**TASK REQUIREMENTS:**
a) In the Bible study notes, copy the text from "Last Monday we" to "jumping to conclusions.", swapping "misunderstanding" for "mix-up".
b) What reasons do the Bible study notes give for why a person may face criticism? List each one.

Last Monday we focused on "Handling Criticism."  We saw an example of criticism from Acts 11 and how Peter handled his critics.  God gives us wisdom through His word and we can learn from it how to face similar situation to that of Peter's.  Providing all the facts regarding the issues we are questioned about can help clarify any misunderstanding or confusion.  We should strive to get all the facts straight from the interested party, in order to learn exactly what has taken place, before jumping to conclusions.

Here are the notes of our study.

August 22, 2011
Handling Criticism
Opening Question: Have you ever been criticized and what was your reaction to the criticism, whether warranted or not?
No matter how well we perform in our life, sometimes we may face criticism.  At times, this criticism may be deserved – if we made a mistake or did something wrong.  Other times, the criticism may be out of place or because the critics have misunderstood or are misusing some information.
Today we are going to look at a story from the Bible and see what does the Bible have to say about how to handle criticism.

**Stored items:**

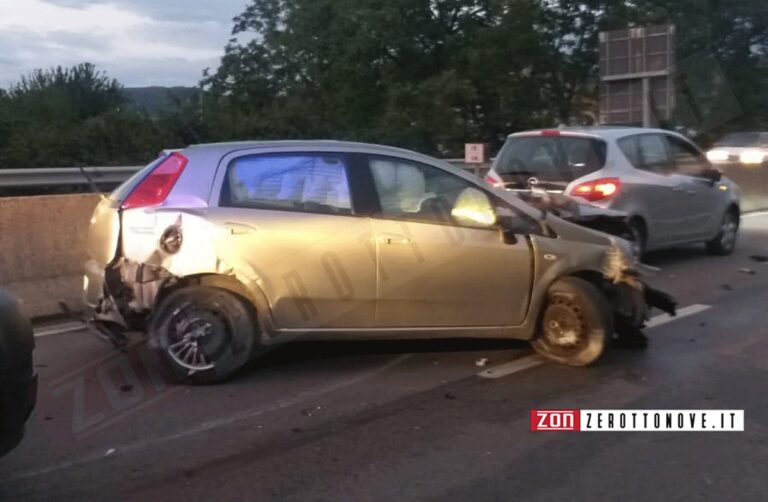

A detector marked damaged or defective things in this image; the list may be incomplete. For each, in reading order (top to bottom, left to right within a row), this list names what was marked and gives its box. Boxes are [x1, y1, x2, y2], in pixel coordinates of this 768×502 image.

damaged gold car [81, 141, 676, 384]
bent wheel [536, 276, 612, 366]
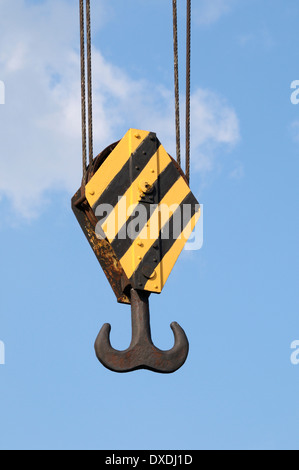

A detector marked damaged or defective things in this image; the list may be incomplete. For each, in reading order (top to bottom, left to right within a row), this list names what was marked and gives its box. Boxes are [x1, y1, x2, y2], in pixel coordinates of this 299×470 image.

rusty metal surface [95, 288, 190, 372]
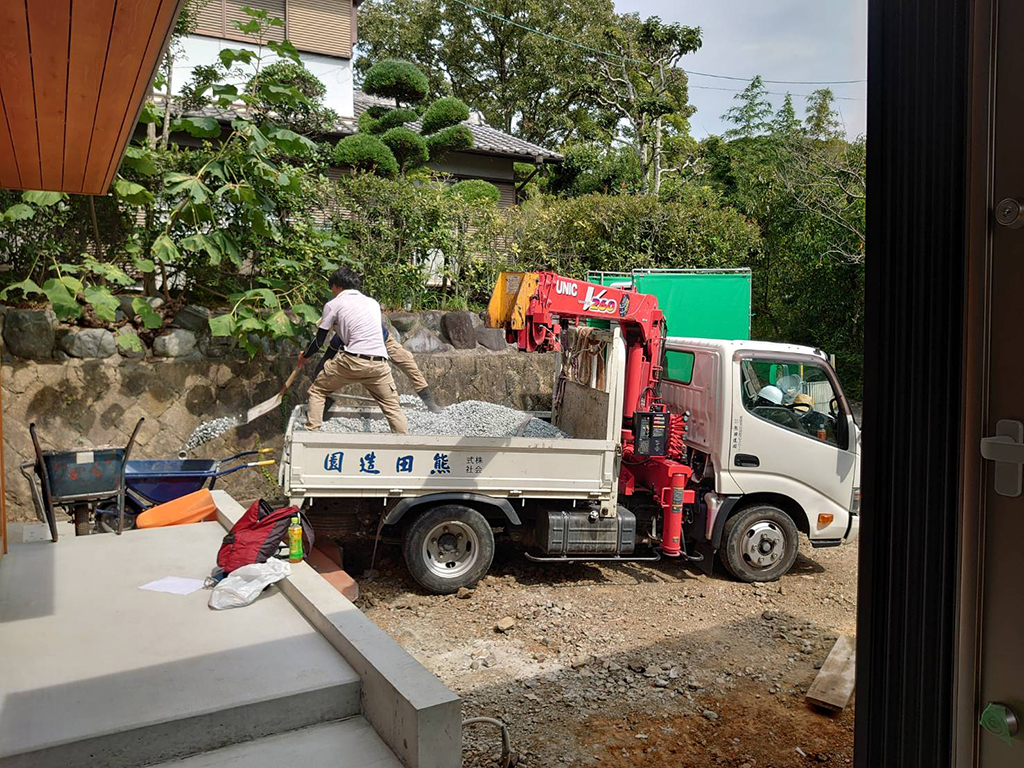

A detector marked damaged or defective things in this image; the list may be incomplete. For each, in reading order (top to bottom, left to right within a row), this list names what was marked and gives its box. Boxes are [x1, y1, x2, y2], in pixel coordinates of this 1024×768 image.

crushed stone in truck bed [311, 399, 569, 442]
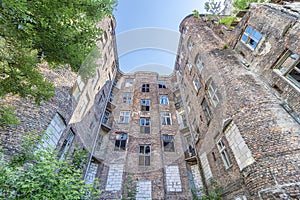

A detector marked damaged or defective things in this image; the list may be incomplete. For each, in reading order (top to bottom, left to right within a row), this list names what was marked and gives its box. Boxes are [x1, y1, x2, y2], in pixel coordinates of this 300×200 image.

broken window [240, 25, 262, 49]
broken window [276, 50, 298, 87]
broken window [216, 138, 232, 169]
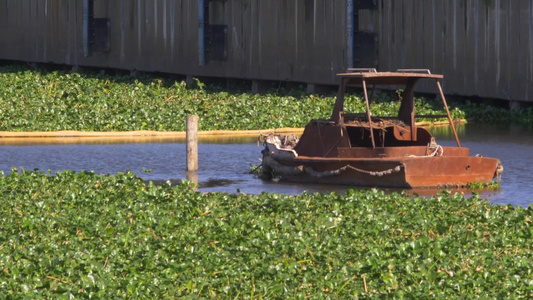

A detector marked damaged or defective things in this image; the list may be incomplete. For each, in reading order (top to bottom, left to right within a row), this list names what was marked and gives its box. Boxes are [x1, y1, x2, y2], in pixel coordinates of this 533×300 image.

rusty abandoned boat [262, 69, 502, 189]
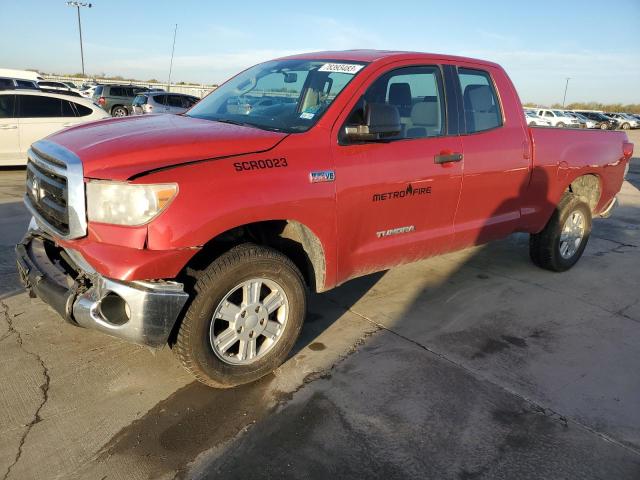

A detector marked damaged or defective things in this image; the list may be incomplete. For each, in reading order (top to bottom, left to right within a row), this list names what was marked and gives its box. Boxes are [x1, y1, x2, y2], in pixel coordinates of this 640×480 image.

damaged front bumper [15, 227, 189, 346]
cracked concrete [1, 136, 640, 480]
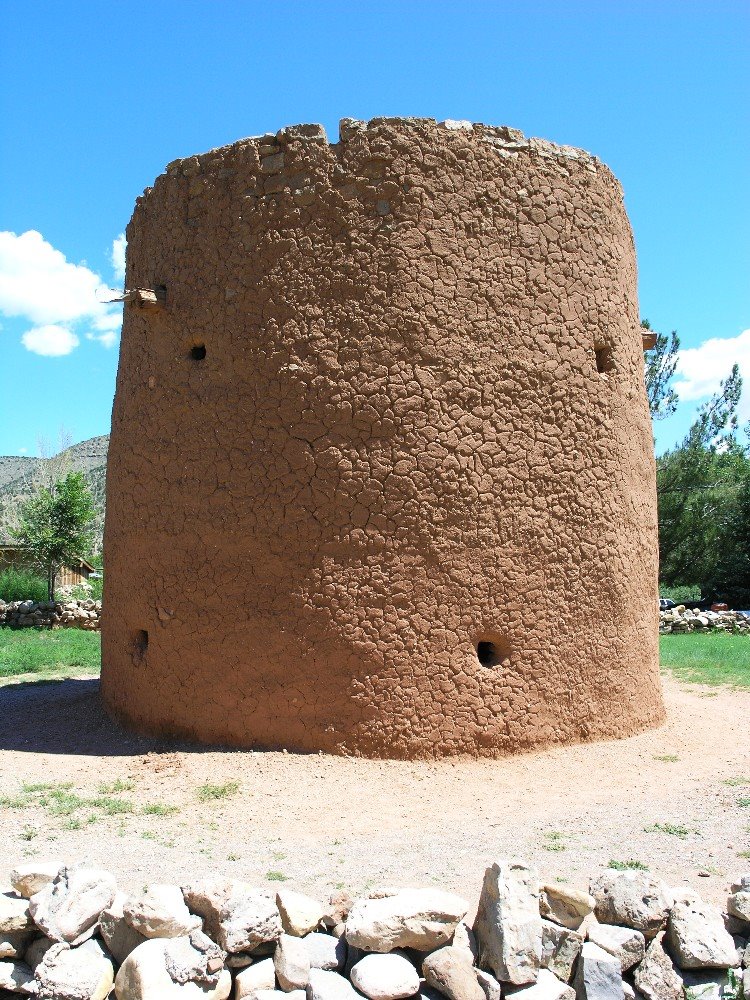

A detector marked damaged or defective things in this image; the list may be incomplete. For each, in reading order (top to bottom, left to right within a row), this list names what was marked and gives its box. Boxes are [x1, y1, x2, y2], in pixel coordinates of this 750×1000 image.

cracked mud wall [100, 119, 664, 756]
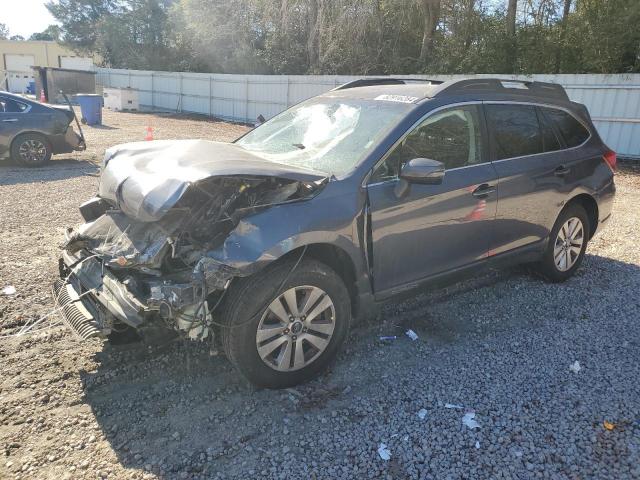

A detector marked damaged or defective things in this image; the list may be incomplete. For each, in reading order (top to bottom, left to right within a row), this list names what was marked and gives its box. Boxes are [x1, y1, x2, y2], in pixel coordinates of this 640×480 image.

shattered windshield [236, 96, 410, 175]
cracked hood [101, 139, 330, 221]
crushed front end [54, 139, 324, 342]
...
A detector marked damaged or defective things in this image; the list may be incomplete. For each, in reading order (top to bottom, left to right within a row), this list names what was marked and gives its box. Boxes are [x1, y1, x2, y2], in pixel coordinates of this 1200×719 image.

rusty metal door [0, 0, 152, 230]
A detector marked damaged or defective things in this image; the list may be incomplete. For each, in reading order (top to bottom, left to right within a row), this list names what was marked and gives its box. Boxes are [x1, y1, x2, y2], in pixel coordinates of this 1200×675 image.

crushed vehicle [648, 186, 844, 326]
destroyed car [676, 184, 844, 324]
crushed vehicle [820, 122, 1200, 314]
* * *
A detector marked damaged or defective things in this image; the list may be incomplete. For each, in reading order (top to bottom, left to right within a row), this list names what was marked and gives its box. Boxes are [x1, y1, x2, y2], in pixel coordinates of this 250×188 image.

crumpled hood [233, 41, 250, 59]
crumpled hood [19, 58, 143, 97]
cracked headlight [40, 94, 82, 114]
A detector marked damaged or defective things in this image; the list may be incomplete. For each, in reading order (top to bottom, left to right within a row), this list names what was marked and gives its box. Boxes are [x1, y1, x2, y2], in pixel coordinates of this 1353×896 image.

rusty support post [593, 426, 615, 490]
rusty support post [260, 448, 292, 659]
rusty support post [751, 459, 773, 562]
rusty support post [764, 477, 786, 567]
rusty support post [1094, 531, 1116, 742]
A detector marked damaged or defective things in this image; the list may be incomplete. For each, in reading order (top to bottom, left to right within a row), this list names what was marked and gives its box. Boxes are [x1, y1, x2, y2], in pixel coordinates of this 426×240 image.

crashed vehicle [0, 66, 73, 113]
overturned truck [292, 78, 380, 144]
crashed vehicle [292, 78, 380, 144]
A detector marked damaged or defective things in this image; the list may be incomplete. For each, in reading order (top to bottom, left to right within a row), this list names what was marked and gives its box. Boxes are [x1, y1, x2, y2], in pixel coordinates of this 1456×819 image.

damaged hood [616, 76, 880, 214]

**RESULTS OF THE TASKS:**
a)
Last Monday we focused on "Handling Criticism."  We saw an example of criticism from Acts 11 and how Peter handled his critics.  God gives us wisdom through His word and we can learn from it how to face similar situation to that of Peter's.  Providing all the facts regarding the issues we are questioned about can help clarify any mix-up or confusion.  We should strive to get all the facts straight from the interested party, in order to learn exactly what has taken place, before jumping to conclusions.

b)
- Having made a mistake
- Having done something wrong
- The critics having misunderstood some information
- The critics misusing some information